● Directives:
(a) Write out the passage of the text on the two-pointer window method starting with "Notice how complicated" and going on through "and keep silent.".
(b) Summarize the text on the two-pointer window method in two sentences.

● Document extract:

Notice how complicated the above solution is. It uses a hash table, a queue, and a sorted map. During an interview, the problems tend to be short and the solution usually can be coded in about 50 lines of code. So be sure that you say out loud what you are thinking and keep communication opened with the interviewer. Check if your approach is unnecessary complex, he/she might be able to give you guidance. The last thing you want to do is to get stuck in a corner and keep silent.

To help illustrate this approach, I use a different example: S = “acbbaca” and T = “aba“. The idea is mainly based on the help of two pointers (begin and end position of the window) and two tables (needToFind and hasFound) while traversing S. needToFind stores the total count of a character in T and hasFound stores the total count of a character met so far. We also use a count variable to store the total characters in T that’s met so far (not counting characters where hasFound[x] exceeds needToFind[x]). When count equals T‘s length, we know a valid window is found.

Each time we advance the end pointer (pointing to an element x), we increment hasFound[x] by one. We also increment count by one if hasFound[x] is less than or equal to needToFind[x]. Why? When the constraint is met (that is, count equals to T‘s size), we immediately advance begin pointer as far right as possible while maintaining the constraint.

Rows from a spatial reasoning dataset
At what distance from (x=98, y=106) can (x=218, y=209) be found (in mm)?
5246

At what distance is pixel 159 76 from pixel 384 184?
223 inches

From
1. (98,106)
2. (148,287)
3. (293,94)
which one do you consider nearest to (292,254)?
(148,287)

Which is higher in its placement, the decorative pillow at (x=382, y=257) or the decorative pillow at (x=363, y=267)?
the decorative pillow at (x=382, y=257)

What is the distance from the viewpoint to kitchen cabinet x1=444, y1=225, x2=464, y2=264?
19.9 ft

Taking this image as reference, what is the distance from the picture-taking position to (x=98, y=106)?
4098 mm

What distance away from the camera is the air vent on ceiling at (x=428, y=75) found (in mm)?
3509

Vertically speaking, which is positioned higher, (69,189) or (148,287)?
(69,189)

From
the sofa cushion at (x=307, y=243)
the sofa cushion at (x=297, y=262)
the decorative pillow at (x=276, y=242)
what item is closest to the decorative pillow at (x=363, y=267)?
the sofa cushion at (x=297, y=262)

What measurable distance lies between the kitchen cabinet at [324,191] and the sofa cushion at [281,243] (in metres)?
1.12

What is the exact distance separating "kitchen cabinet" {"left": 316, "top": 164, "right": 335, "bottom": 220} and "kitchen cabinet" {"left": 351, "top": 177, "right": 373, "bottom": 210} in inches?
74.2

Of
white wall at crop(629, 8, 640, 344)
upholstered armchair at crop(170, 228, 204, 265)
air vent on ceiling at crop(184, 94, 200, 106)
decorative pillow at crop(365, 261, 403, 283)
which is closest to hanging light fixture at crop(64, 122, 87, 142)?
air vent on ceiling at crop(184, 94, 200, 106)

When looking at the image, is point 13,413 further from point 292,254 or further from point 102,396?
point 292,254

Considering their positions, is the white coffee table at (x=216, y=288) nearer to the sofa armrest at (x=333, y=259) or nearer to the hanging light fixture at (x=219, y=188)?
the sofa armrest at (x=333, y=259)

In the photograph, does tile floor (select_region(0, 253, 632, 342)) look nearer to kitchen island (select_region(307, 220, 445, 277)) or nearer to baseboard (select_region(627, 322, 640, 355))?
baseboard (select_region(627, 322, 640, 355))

● Solutions to the problems:
(a)
Notice how complicated the above solution is. It uses a hash table, a queue, and a sorted map. During an interview, the problems tend to be short and the solution usually can be coded in about 50 lines of code. So be sure that you say out loud what you are thinking and keep communication opened with the interviewer. Check if your approach is unnecessary complex, he/she might be able to give you guidance. The last thing you want to do is to get stuck in a corner and keep silent.

(b) Interview solutions usually run to about 50 lines, so a candidate should say their thinking out loud and keep talking with the interviewer instead of getting stuck in silence on an unnecessarily complex approach. The approach shown traverses S with two pointers marking the window's begin and end and two tables, needToFind and hasFound, plus a count that signals a valid window when it equals T's length, after which the begin pointer is advanced as far right as the constraint allows.